Producing early-arrears figures will allow the Central Bank to show that it is getting a handle on the exact number of Irish mortgages in difficulty.

The next step is how to deal with those mortgages, and that is obviously a more tricky and far more long-term assignment. The Central Bank is pushing lenders to roll out new mortgage products, such as split mortgages, mortgage-to-rent deals and negative equity mortgages, before the year’s end.

The fact that the increase in arrears of 90 days or more – the benchmark gauge of distressed mortgages – is slowing is also positive. Mortgages where repayments of three months or more were missed were at 10.9 per cent in June, up from 10.2 per cent in March.

Including the new figures gives a fuller picture of the level of stress in the €112 billion owner- occupier mortgage books of the banks. Based on total arrears (of more and fewer than 90 days) and restructured mortgages, where loans are modified to help borrowers make at least some repayment to the banks, just over one in five mortgages (22.1 per cent) are in some kind of financial difficulty.

But in terms of the value of the debt, the figure is much worse. Mortgages of €30.5 billion, or 27 per cent of all Irish home-loan debt, are in arrears or have been restructured. This is an eye-watering figure, but the percentage of arrears on buy-to-let mortgages will be worse based on the figures already provided by the banks.

The Central Bank said yesterday it would produce industry-wide figures for arrears on buy-to-let loans later this year.
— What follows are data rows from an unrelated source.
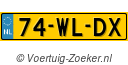74WLDX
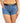 AiraModal™ Pixel Arcade Boxer Boyshort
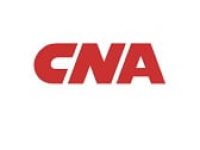 cna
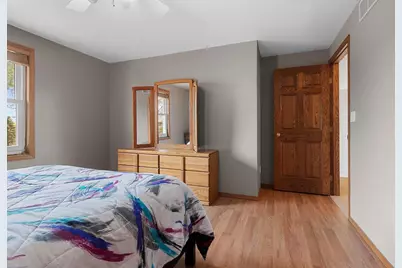 1734 O Hearn Lane, De Pere, WI 54115 - Photo 20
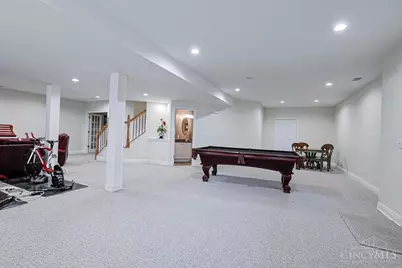 7859 Keller Road, Sycamore Township, OH 45243 - Photo 42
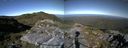 ./images/calvert/buxton1/20150709/buxton120150709_091003M.jpg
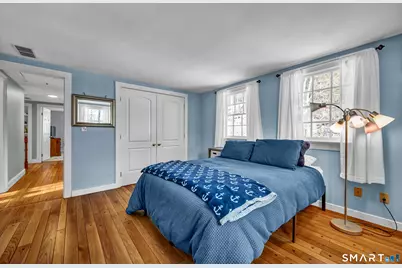 14 Dinglebrook Lane, Newtown, CT 06470 - Photo 37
They are due to be published in November with the owner-occupier arrears figures for the third quarter of 2012.

There is more than €23 billion worth of buy-to-let mortgages at Bank of Ireland, AIB, Permanent TSB and on the former Irish Nationwide book at Irish Bank Resolution Corporation, the new name for Anglo.
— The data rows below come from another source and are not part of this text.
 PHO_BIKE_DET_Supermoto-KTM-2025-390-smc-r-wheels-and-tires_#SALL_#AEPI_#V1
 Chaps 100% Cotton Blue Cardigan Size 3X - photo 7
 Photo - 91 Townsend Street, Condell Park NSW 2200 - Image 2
So the €64 billion question is whether the banks will require further capital beyond this sum as a result of still-increasing arrears.

Analysts have already moved their estimates for total mortgage losses a few billion euro beyond the €9 billion worst-case scenario set in last year’s bank stress tests.

But lower than expected losses on asset disposals by the banks as part of their deleveraging plans have created “some room” on capital to offset higher than expected mortgage losses, according to Danske Markets analyst Owen Callan.

The final losses will depend on how the banks deal with unsustainable mortgage debt using the advanced forbearance measures and, failing those, how the new personal insolvency regime, which offers debt writedowns, will work.